• _TRAVAIL DEMANDÉ_
a) Dans l'entretien avec Marjolaine Caron et Louis Bachelot, dans quelle région se trouve leur atelier ?
b) Poursuivez l'entretien avec Marjolaine Caron et Louis Bachelot à partir de sa dernière phrase.

═════ SOURCE ═════

© Bachelot Caron, courtesy Sébastien Nahon
Alors que Joël Peter Witkin est actuellement exposé à la BNF, Actuphoto a rencontré Marjolaine Caron et Louis Bachelot photographes et artistes contemporains spécialistes du meurtre et des faits divers pour Detective, The New Yorker, Libération, Le Figaro Litteraire, Les Échos, Les Inrockuptibles… afin de savoir quel regard ils portaient sur le travail de leur confrère.
La mort, le macabre... sont des univers que vous avez en commun avec le photographe Joël-peter Witkin, pourriez-vous comparer votre technique photographique à la sienne ?
Tout d'abord, Witkin est dans une tonalité noir et blanc, tout en étant très lié à la gravure. Notre travail est très différent du sien, hormis le fait que nous pensons nos photographies en couleur, nos images viennent d'une commande de presse, ce qui rend notre façon de photographier très éloignée de celle de Witkin. Le fait même de répondre à des commandes, à façonner notre façon de travailler en nous obligeant à travailler dans l'urgence, à l'inverse de Witkin qui prépare méticuleusement sa prise de vue, et utilise énormément d'éléments et de corps posés. Et puis nos images doivent parler à tout le monde et être facilement lisibles et c'est ici l'une des grandes différences avec les images de Witkin, dont le public ne saisit pas forcément toutes les références.
Le processus de création chez Witkin est très long et minutieux, chaque chose doit être à sa place. Il passe par des croquis et récupère un certains nombre d'éléments pour la réalisation de sa photographie, avez-vous la même démarche « très organisée » ?
Même si nous faisons aussi des croquis, pour préparer nos prises de vues, nous travaillons de manière rapide, et notre technique vient directement de cette urgence. Nous avons une histoire à illustrer et nous devons réaliser l'image au plus vite avec ce qui nous entoure dans notre atelier en Bourgogne. Ensuite nous retravaillons l'image par ordinateur, avec des pliages et des montages, puis nous remplaçons à la palette graphique chaque pixel à la peinture. A l'inverse de Witkin, nos prises de vue sont très rapides, mais c'est le travail de montage, de collage et de peinture qui vient après la prise de vue qui nous demande du temps.

═════ DONNÉES FOURNIES ═════

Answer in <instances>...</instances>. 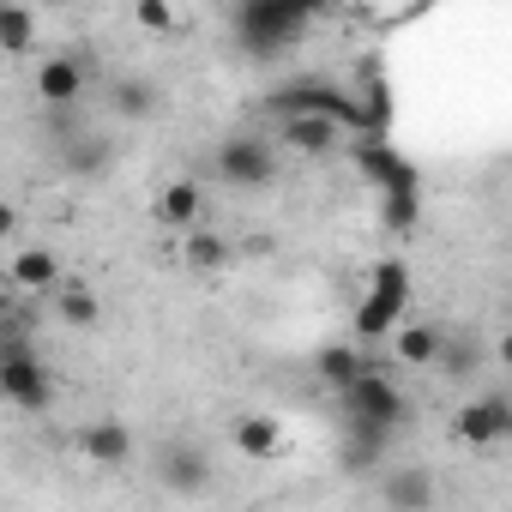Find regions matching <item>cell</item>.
Instances as JSON below:
<instances>
[{"label":"cell","mask_w":512,"mask_h":512,"mask_svg":"<svg viewBox=\"0 0 512 512\" xmlns=\"http://www.w3.org/2000/svg\"><path fill=\"white\" fill-rule=\"evenodd\" d=\"M266 109H272V115H284V121H290V115H320V121H332L338 133H344V127H356L362 139H374V133H368V115H362V103H356V97H344V91H338V85H326V79L284 85V91H272V97H266Z\"/></svg>","instance_id":"7a4b0ae2"},{"label":"cell","mask_w":512,"mask_h":512,"mask_svg":"<svg viewBox=\"0 0 512 512\" xmlns=\"http://www.w3.org/2000/svg\"><path fill=\"white\" fill-rule=\"evenodd\" d=\"M0 290H7V272H0Z\"/></svg>","instance_id":"4316f807"},{"label":"cell","mask_w":512,"mask_h":512,"mask_svg":"<svg viewBox=\"0 0 512 512\" xmlns=\"http://www.w3.org/2000/svg\"><path fill=\"white\" fill-rule=\"evenodd\" d=\"M416 217H422V187H386V193H380V223H386L392 235H410Z\"/></svg>","instance_id":"ac0fdd59"},{"label":"cell","mask_w":512,"mask_h":512,"mask_svg":"<svg viewBox=\"0 0 512 512\" xmlns=\"http://www.w3.org/2000/svg\"><path fill=\"white\" fill-rule=\"evenodd\" d=\"M452 434H458L464 446H500V440L512 434V404H506L500 392H488V398H470V404H458V416H452Z\"/></svg>","instance_id":"8992f818"},{"label":"cell","mask_w":512,"mask_h":512,"mask_svg":"<svg viewBox=\"0 0 512 512\" xmlns=\"http://www.w3.org/2000/svg\"><path fill=\"white\" fill-rule=\"evenodd\" d=\"M199 211H205V187H199V181H169V187L157 193V217H163L169 229H193Z\"/></svg>","instance_id":"9a60e30c"},{"label":"cell","mask_w":512,"mask_h":512,"mask_svg":"<svg viewBox=\"0 0 512 512\" xmlns=\"http://www.w3.org/2000/svg\"><path fill=\"white\" fill-rule=\"evenodd\" d=\"M314 374H320V386H332V392H350V386L368 374V356H362L356 344H326V350L314 356Z\"/></svg>","instance_id":"7c38bea8"},{"label":"cell","mask_w":512,"mask_h":512,"mask_svg":"<svg viewBox=\"0 0 512 512\" xmlns=\"http://www.w3.org/2000/svg\"><path fill=\"white\" fill-rule=\"evenodd\" d=\"M157 109V91L145 85V79H121L115 85V115H127V121H145Z\"/></svg>","instance_id":"cb8c5ba5"},{"label":"cell","mask_w":512,"mask_h":512,"mask_svg":"<svg viewBox=\"0 0 512 512\" xmlns=\"http://www.w3.org/2000/svg\"><path fill=\"white\" fill-rule=\"evenodd\" d=\"M205 482H211V458H205L199 446H169V452H163V488H175V494H205Z\"/></svg>","instance_id":"30bf717a"},{"label":"cell","mask_w":512,"mask_h":512,"mask_svg":"<svg viewBox=\"0 0 512 512\" xmlns=\"http://www.w3.org/2000/svg\"><path fill=\"white\" fill-rule=\"evenodd\" d=\"M217 175H223L229 187H266V181L278 175L272 139H260V133H235V139H223V145H217Z\"/></svg>","instance_id":"277c9868"},{"label":"cell","mask_w":512,"mask_h":512,"mask_svg":"<svg viewBox=\"0 0 512 512\" xmlns=\"http://www.w3.org/2000/svg\"><path fill=\"white\" fill-rule=\"evenodd\" d=\"M392 350H398L404 368H434L440 350H446V332L428 326V320H416V326H398V332H392Z\"/></svg>","instance_id":"8fae6325"},{"label":"cell","mask_w":512,"mask_h":512,"mask_svg":"<svg viewBox=\"0 0 512 512\" xmlns=\"http://www.w3.org/2000/svg\"><path fill=\"white\" fill-rule=\"evenodd\" d=\"M133 25L151 31V37H163V31H175V7H163V0H139V7H133Z\"/></svg>","instance_id":"d4e9b609"},{"label":"cell","mask_w":512,"mask_h":512,"mask_svg":"<svg viewBox=\"0 0 512 512\" xmlns=\"http://www.w3.org/2000/svg\"><path fill=\"white\" fill-rule=\"evenodd\" d=\"M356 169H362V181H368V187H386V181L404 169V157H398L386 139H362V145H356Z\"/></svg>","instance_id":"44dd1931"},{"label":"cell","mask_w":512,"mask_h":512,"mask_svg":"<svg viewBox=\"0 0 512 512\" xmlns=\"http://www.w3.org/2000/svg\"><path fill=\"white\" fill-rule=\"evenodd\" d=\"M338 398H344V416L362 422V428H386V434H392V428L404 422V392H398L386 374H374V368H368L350 392H338Z\"/></svg>","instance_id":"3957f363"},{"label":"cell","mask_w":512,"mask_h":512,"mask_svg":"<svg viewBox=\"0 0 512 512\" xmlns=\"http://www.w3.org/2000/svg\"><path fill=\"white\" fill-rule=\"evenodd\" d=\"M79 452H85L91 464H109V470H115V464L133 458V428L115 422V416H109V422H91V428L79 434Z\"/></svg>","instance_id":"9c48e42d"},{"label":"cell","mask_w":512,"mask_h":512,"mask_svg":"<svg viewBox=\"0 0 512 512\" xmlns=\"http://www.w3.org/2000/svg\"><path fill=\"white\" fill-rule=\"evenodd\" d=\"M398 326H404V308L362 296V308H356V338H392Z\"/></svg>","instance_id":"603a6c76"},{"label":"cell","mask_w":512,"mask_h":512,"mask_svg":"<svg viewBox=\"0 0 512 512\" xmlns=\"http://www.w3.org/2000/svg\"><path fill=\"white\" fill-rule=\"evenodd\" d=\"M0 398L19 404V410H49L55 380H49V368L31 350H7V356H0Z\"/></svg>","instance_id":"5b68a950"},{"label":"cell","mask_w":512,"mask_h":512,"mask_svg":"<svg viewBox=\"0 0 512 512\" xmlns=\"http://www.w3.org/2000/svg\"><path fill=\"white\" fill-rule=\"evenodd\" d=\"M410 284H416V278H410L404 260H380V266L368 272V296H374V302H392V308H410Z\"/></svg>","instance_id":"d6986e66"},{"label":"cell","mask_w":512,"mask_h":512,"mask_svg":"<svg viewBox=\"0 0 512 512\" xmlns=\"http://www.w3.org/2000/svg\"><path fill=\"white\" fill-rule=\"evenodd\" d=\"M284 145L302 151V157H326V151L338 145V127L320 121V115H290V121H284Z\"/></svg>","instance_id":"e0dca14e"},{"label":"cell","mask_w":512,"mask_h":512,"mask_svg":"<svg viewBox=\"0 0 512 512\" xmlns=\"http://www.w3.org/2000/svg\"><path fill=\"white\" fill-rule=\"evenodd\" d=\"M229 446L241 458H278L284 452V428H278V416H235L229 422Z\"/></svg>","instance_id":"ba28073f"},{"label":"cell","mask_w":512,"mask_h":512,"mask_svg":"<svg viewBox=\"0 0 512 512\" xmlns=\"http://www.w3.org/2000/svg\"><path fill=\"white\" fill-rule=\"evenodd\" d=\"M37 97H43L49 109L79 103V97H85V67H79L73 55H49V61L37 67Z\"/></svg>","instance_id":"52a82bcc"},{"label":"cell","mask_w":512,"mask_h":512,"mask_svg":"<svg viewBox=\"0 0 512 512\" xmlns=\"http://www.w3.org/2000/svg\"><path fill=\"white\" fill-rule=\"evenodd\" d=\"M55 308H61V320H67V326H79V332H85V326H97V314H103V302H97V290H91V284H61V290H55Z\"/></svg>","instance_id":"7402d4cb"},{"label":"cell","mask_w":512,"mask_h":512,"mask_svg":"<svg viewBox=\"0 0 512 512\" xmlns=\"http://www.w3.org/2000/svg\"><path fill=\"white\" fill-rule=\"evenodd\" d=\"M31 49H37V13L0 7V55H31Z\"/></svg>","instance_id":"ffe728a7"},{"label":"cell","mask_w":512,"mask_h":512,"mask_svg":"<svg viewBox=\"0 0 512 512\" xmlns=\"http://www.w3.org/2000/svg\"><path fill=\"white\" fill-rule=\"evenodd\" d=\"M7 284H19V290H61V260L49 247H25L7 266Z\"/></svg>","instance_id":"5bb4252c"},{"label":"cell","mask_w":512,"mask_h":512,"mask_svg":"<svg viewBox=\"0 0 512 512\" xmlns=\"http://www.w3.org/2000/svg\"><path fill=\"white\" fill-rule=\"evenodd\" d=\"M13 229H19V211H13V205H0V241H7Z\"/></svg>","instance_id":"484cf974"},{"label":"cell","mask_w":512,"mask_h":512,"mask_svg":"<svg viewBox=\"0 0 512 512\" xmlns=\"http://www.w3.org/2000/svg\"><path fill=\"white\" fill-rule=\"evenodd\" d=\"M181 260H187V272H205V278H217V272H229L235 247H229L217 229H187V241H181Z\"/></svg>","instance_id":"4fadbf2b"},{"label":"cell","mask_w":512,"mask_h":512,"mask_svg":"<svg viewBox=\"0 0 512 512\" xmlns=\"http://www.w3.org/2000/svg\"><path fill=\"white\" fill-rule=\"evenodd\" d=\"M314 0H241L235 7V37L253 49V55H278L284 43H296L308 25H314Z\"/></svg>","instance_id":"6da1fadb"},{"label":"cell","mask_w":512,"mask_h":512,"mask_svg":"<svg viewBox=\"0 0 512 512\" xmlns=\"http://www.w3.org/2000/svg\"><path fill=\"white\" fill-rule=\"evenodd\" d=\"M386 506L392 512H428L434 506V476L428 470H392L386 476Z\"/></svg>","instance_id":"2e32d148"}]
</instances>
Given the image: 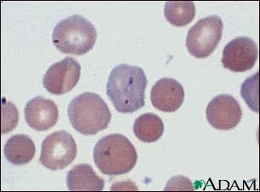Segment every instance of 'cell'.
Wrapping results in <instances>:
<instances>
[{
	"mask_svg": "<svg viewBox=\"0 0 260 192\" xmlns=\"http://www.w3.org/2000/svg\"><path fill=\"white\" fill-rule=\"evenodd\" d=\"M147 84L148 81L142 68L120 64L110 73L107 94L117 112L134 113L145 107Z\"/></svg>",
	"mask_w": 260,
	"mask_h": 192,
	"instance_id": "obj_1",
	"label": "cell"
},
{
	"mask_svg": "<svg viewBox=\"0 0 260 192\" xmlns=\"http://www.w3.org/2000/svg\"><path fill=\"white\" fill-rule=\"evenodd\" d=\"M93 156L100 171L109 176L129 173L138 160L136 147L121 134H111L98 140Z\"/></svg>",
	"mask_w": 260,
	"mask_h": 192,
	"instance_id": "obj_2",
	"label": "cell"
},
{
	"mask_svg": "<svg viewBox=\"0 0 260 192\" xmlns=\"http://www.w3.org/2000/svg\"><path fill=\"white\" fill-rule=\"evenodd\" d=\"M68 115L73 129L84 135H94L107 130L112 120L107 103L93 92H85L73 98L68 106Z\"/></svg>",
	"mask_w": 260,
	"mask_h": 192,
	"instance_id": "obj_3",
	"label": "cell"
},
{
	"mask_svg": "<svg viewBox=\"0 0 260 192\" xmlns=\"http://www.w3.org/2000/svg\"><path fill=\"white\" fill-rule=\"evenodd\" d=\"M96 40L95 26L80 15L59 21L53 30V44L60 52L68 55H85L94 48Z\"/></svg>",
	"mask_w": 260,
	"mask_h": 192,
	"instance_id": "obj_4",
	"label": "cell"
},
{
	"mask_svg": "<svg viewBox=\"0 0 260 192\" xmlns=\"http://www.w3.org/2000/svg\"><path fill=\"white\" fill-rule=\"evenodd\" d=\"M223 29L220 16L211 15L199 20L188 31L186 48L189 53L199 59L208 57L221 41Z\"/></svg>",
	"mask_w": 260,
	"mask_h": 192,
	"instance_id": "obj_5",
	"label": "cell"
},
{
	"mask_svg": "<svg viewBox=\"0 0 260 192\" xmlns=\"http://www.w3.org/2000/svg\"><path fill=\"white\" fill-rule=\"evenodd\" d=\"M78 153L77 144L73 136L65 130L48 135L42 143L39 162L52 171H59L69 166Z\"/></svg>",
	"mask_w": 260,
	"mask_h": 192,
	"instance_id": "obj_6",
	"label": "cell"
},
{
	"mask_svg": "<svg viewBox=\"0 0 260 192\" xmlns=\"http://www.w3.org/2000/svg\"><path fill=\"white\" fill-rule=\"evenodd\" d=\"M81 66L74 58H64L48 69L44 76V88L56 95L68 93L75 88L80 79Z\"/></svg>",
	"mask_w": 260,
	"mask_h": 192,
	"instance_id": "obj_7",
	"label": "cell"
},
{
	"mask_svg": "<svg viewBox=\"0 0 260 192\" xmlns=\"http://www.w3.org/2000/svg\"><path fill=\"white\" fill-rule=\"evenodd\" d=\"M222 55L224 68L234 73H243L254 67L258 56V47L248 37H237L225 45Z\"/></svg>",
	"mask_w": 260,
	"mask_h": 192,
	"instance_id": "obj_8",
	"label": "cell"
},
{
	"mask_svg": "<svg viewBox=\"0 0 260 192\" xmlns=\"http://www.w3.org/2000/svg\"><path fill=\"white\" fill-rule=\"evenodd\" d=\"M206 116L208 123L216 130H231L242 120V107L233 96L221 93L208 103Z\"/></svg>",
	"mask_w": 260,
	"mask_h": 192,
	"instance_id": "obj_9",
	"label": "cell"
},
{
	"mask_svg": "<svg viewBox=\"0 0 260 192\" xmlns=\"http://www.w3.org/2000/svg\"><path fill=\"white\" fill-rule=\"evenodd\" d=\"M151 101L152 106L159 111L175 112L184 103L185 89L174 78H162L151 88Z\"/></svg>",
	"mask_w": 260,
	"mask_h": 192,
	"instance_id": "obj_10",
	"label": "cell"
},
{
	"mask_svg": "<svg viewBox=\"0 0 260 192\" xmlns=\"http://www.w3.org/2000/svg\"><path fill=\"white\" fill-rule=\"evenodd\" d=\"M24 114L29 127L36 131H46L57 123L59 110L51 100L38 96L26 105Z\"/></svg>",
	"mask_w": 260,
	"mask_h": 192,
	"instance_id": "obj_11",
	"label": "cell"
},
{
	"mask_svg": "<svg viewBox=\"0 0 260 192\" xmlns=\"http://www.w3.org/2000/svg\"><path fill=\"white\" fill-rule=\"evenodd\" d=\"M67 185L71 191H102L105 180L89 164H78L68 172Z\"/></svg>",
	"mask_w": 260,
	"mask_h": 192,
	"instance_id": "obj_12",
	"label": "cell"
},
{
	"mask_svg": "<svg viewBox=\"0 0 260 192\" xmlns=\"http://www.w3.org/2000/svg\"><path fill=\"white\" fill-rule=\"evenodd\" d=\"M4 152L11 164L20 166L28 164L34 159L36 147L28 135H16L7 140Z\"/></svg>",
	"mask_w": 260,
	"mask_h": 192,
	"instance_id": "obj_13",
	"label": "cell"
},
{
	"mask_svg": "<svg viewBox=\"0 0 260 192\" xmlns=\"http://www.w3.org/2000/svg\"><path fill=\"white\" fill-rule=\"evenodd\" d=\"M134 133L142 142H156L164 135V123L157 115L145 113L135 121Z\"/></svg>",
	"mask_w": 260,
	"mask_h": 192,
	"instance_id": "obj_14",
	"label": "cell"
},
{
	"mask_svg": "<svg viewBox=\"0 0 260 192\" xmlns=\"http://www.w3.org/2000/svg\"><path fill=\"white\" fill-rule=\"evenodd\" d=\"M164 16L167 21L174 26H186L195 18V4L190 1H168L164 6Z\"/></svg>",
	"mask_w": 260,
	"mask_h": 192,
	"instance_id": "obj_15",
	"label": "cell"
},
{
	"mask_svg": "<svg viewBox=\"0 0 260 192\" xmlns=\"http://www.w3.org/2000/svg\"><path fill=\"white\" fill-rule=\"evenodd\" d=\"M19 112L15 105L7 102L6 98L2 99L1 104V122H2V135L10 133L16 129L18 124Z\"/></svg>",
	"mask_w": 260,
	"mask_h": 192,
	"instance_id": "obj_16",
	"label": "cell"
},
{
	"mask_svg": "<svg viewBox=\"0 0 260 192\" xmlns=\"http://www.w3.org/2000/svg\"><path fill=\"white\" fill-rule=\"evenodd\" d=\"M257 88H258V73H256L253 77L247 78L242 86V98L245 102H247L248 107L255 112H258Z\"/></svg>",
	"mask_w": 260,
	"mask_h": 192,
	"instance_id": "obj_17",
	"label": "cell"
},
{
	"mask_svg": "<svg viewBox=\"0 0 260 192\" xmlns=\"http://www.w3.org/2000/svg\"><path fill=\"white\" fill-rule=\"evenodd\" d=\"M194 185L190 179L184 176H175L169 179L164 190H194Z\"/></svg>",
	"mask_w": 260,
	"mask_h": 192,
	"instance_id": "obj_18",
	"label": "cell"
}]
</instances>
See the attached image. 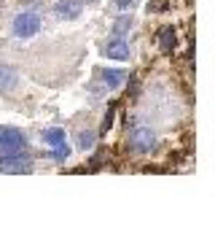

═════

• _RÉPONSES PAR TÂCHE_
a) En Bourgogne.

b)
À la différence de Witkin vos œuvres peuvent avoir un rôle informatif lorsqu'elles illustrent notamment des articles de presse, les scènes de mort et de violence dans ces cas là ont bien été réelles et vous en faîtes l'illustration, n'est-ce pas difficile de remettre en scène ces drames lorsque l'on sait qu'ils sont tirées de faits réels ?
Nous pensons à la mort comme tout le monde, notre corps est un futur cadavre, mais à partir du moment où l'on demande à nos modèles de prendre telle ou telle pose, nous sommes dans la comédie, le théâtre. Nous pensons davantage à l'image qu'au sujet. Il est évident que nous y pensons lorsqu'on reçoit l'appel du rédacteur en chef qui nous raconte un fait divers horrible, mais lors de la prise de vue nous sommes vraiment dans le jeu et la comédie. En dix ans, nous n'avons eut qu'une seule image compliqué à réaliser. L'histoire était trop forte et nous a ému. Il s'agissait d'illustrer une scène de crime avec une femme qui avait violé et tué ses enfants. Nous avions à cette époque des enfants du même âge, et donc forcément ça nous a touché.
© Bachelot Caron, Les poupées 2005, 60 x 34 cm, Courtesy Sébastien Nahon, Galerie Beaubourg
Le fait que votre travail ait aussi une part informative, cela peut-il être un frein à votre création ?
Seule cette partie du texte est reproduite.